* _TO DO_:
Print the data once more, exactly as supplied.
───── MATERIAL SUPPLIED ─────
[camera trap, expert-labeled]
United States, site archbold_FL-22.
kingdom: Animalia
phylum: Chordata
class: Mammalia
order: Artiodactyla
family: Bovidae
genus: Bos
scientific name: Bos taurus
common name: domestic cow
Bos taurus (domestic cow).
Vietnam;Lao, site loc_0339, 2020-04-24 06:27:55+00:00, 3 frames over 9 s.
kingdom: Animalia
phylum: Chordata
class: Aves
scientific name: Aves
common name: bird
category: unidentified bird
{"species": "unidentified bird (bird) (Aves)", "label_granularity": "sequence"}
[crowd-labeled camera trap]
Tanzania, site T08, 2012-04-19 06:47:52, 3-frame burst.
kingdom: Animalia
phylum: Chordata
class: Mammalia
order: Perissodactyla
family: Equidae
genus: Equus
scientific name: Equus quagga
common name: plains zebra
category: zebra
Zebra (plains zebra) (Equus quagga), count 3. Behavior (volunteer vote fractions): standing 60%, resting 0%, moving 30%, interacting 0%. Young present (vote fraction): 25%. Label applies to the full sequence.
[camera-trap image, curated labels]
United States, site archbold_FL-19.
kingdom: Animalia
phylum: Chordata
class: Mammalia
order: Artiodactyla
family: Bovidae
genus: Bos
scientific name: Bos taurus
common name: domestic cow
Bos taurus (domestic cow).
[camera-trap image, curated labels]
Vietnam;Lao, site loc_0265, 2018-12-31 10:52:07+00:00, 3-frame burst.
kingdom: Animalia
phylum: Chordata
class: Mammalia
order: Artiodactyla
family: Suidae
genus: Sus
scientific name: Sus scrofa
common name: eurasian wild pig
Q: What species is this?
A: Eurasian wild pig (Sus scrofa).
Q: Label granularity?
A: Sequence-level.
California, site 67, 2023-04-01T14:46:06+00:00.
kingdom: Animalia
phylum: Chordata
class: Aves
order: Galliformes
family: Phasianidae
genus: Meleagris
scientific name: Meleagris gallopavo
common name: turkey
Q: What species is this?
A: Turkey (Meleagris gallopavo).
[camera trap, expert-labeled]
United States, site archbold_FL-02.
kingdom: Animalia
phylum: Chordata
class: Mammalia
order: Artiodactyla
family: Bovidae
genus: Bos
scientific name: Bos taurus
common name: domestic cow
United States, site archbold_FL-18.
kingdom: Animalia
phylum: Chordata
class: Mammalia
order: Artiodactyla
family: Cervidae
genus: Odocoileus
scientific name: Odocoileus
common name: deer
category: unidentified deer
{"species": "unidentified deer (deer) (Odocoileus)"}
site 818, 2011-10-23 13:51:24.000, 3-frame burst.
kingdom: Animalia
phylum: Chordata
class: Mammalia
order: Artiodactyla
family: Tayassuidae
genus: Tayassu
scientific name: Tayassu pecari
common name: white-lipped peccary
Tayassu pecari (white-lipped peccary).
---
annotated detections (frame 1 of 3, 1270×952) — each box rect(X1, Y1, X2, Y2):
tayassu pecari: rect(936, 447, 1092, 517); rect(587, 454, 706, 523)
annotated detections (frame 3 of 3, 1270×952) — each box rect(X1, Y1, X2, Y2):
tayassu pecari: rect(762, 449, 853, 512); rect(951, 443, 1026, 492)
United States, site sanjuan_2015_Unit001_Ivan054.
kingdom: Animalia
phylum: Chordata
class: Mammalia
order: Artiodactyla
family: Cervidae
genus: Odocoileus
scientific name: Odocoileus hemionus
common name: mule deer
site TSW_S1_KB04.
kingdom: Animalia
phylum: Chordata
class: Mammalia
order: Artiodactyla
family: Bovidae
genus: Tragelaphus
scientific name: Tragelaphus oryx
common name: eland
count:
─────
* _OUTPUT_:
[camera trap, expert-labeled]
United States, site archbold_FL-22.
kingdom: Animalia
phylum: Chordata
class: Mammalia
order: Artiodactyla
family: Bovidae
genus: Bos
scientific name: Bos taurus
common name: domestic cow
Bos taurus (domestic cow).
Vietnam;Lao, site loc_0339, 2020-04-24 06:27:55+00:00, 3 frames over 9 s.
kingdom: Animalia
phylum: Chordata
class: Aves
scientific name: Aves
common name: bird
category: unidentified bird
{"species": "unidentified bird (bird) (Aves)", "label_granularity": "sequence"}
[crowd-labeled camera trap]
Tanzania, site T08, 2012-04-19 06:47:52, 3-frame burst.
kingdom: Animalia
phylum: Chordata
class: Mammalia
order: Perissodactyla
family: Equidae
genus: Equus
scientific name: Equus quagga
common name: plains zebra
category: zebra
Zebra (plains zebra) (Equus quagga), count 3. Behavior (volunteer vote fractions): standing 60%, resting 0%, moving 30%, interacting 0%. Young present (vote fraction): 25%. Label applies to the full sequence.
[camera-trap image, curated labels]
United States, site archbold_FL-19.
kingdom: Animalia
phylum: Chordata
class: Mammalia
order: Artiodactyla
family: Bovidae
genus: Bos
scientific name: Bos taurus
common name: domestic cow
Bos taurus (domestic cow).
[camera-trap image, curated labels]
Vietnam;Lao, site loc_0265, 2018-12-31 10:52:07+00:00, 3-frame burst.
kingdom: Animalia
phylum: Chordata
class: Mammalia
order: Artiodactyla
family: Suidae
genus: Sus
scientific name: Sus scrofa
common name: eurasian wild pig
Q: What species is this?
A: Eurasian wild pig (Sus scrofa).
Q: Label granularity?
A: Sequence-level.
California, site 67, 2023-04-01T14:46:06+00:00.
kingdom: Animalia
phylum: Chordata
class: Aves
order: Galliformes
family: Phasianidae
genus: Meleagris
scientific name: Meleagris gallopavo
common name: turkey
Q: What species is this?
A: Turkey (Meleagris gallopavo).
[camera trap, expert-labeled]
United States, site archbold_FL-02.
kingdom: Animalia
phylum: Chordata
class: Mammalia
order: Artiodactyla
family: Bovidae
genus: Bos
scientific name: Bos taurus
common name: domestic cow
United States, site archbold_FL-18.
kingdom: Animalia
phylum: Chordata
class: Mammalia
order: Artiodactyla
family: Cervidae
genus: Odocoileus
scientific name: Odocoileus
common name: deer
category: unidentified deer
{"species": "unidentified deer (deer) (Odocoileus)"}
site 818, 2011-10-23 13:51:24.000, 3-frame burst.
kingdom: Animalia
phylum: Chordata
class: Mammalia
order: Artiodactyla
family: Tayassuidae
genus: Tayassu
scientific name: Tayassu pecari
common name: white-lipped peccary
Tayassu pecari (white-lipped peccary).
---
annotated detections (frame 1 of 3, 1270×952) — each box rect(X1, Y1, X2, Y2):
tayassu pecari: rect(936, 447, 1092, 517); rect(587, 454, 706, 523)
annotated detections (frame 3 of 3, 1270×952) — each box rect(X1, Y1, X2, Y2):
tayassu pecari: rect(762, 449, 853, 512); rect(951, 443, 1026, 492)
United States, site sanjuan_2015_Unit001_Ivan054.
kingdom: Animalia
phylum: Chordata
class: Mammalia
order: Artiodactyla
family: Cervidae
genus: Odocoileus
scientific name: Odocoileus hemionus
common name: mule deer
site TSW_S1_KB04.
kingdom: Animalia
phylum: Chordata
class: Mammalia
order: Artiodactyla
family: Bovidae
genus: Tragelaphus
scientific name: Tragelaphus oryx
common name: eland
count:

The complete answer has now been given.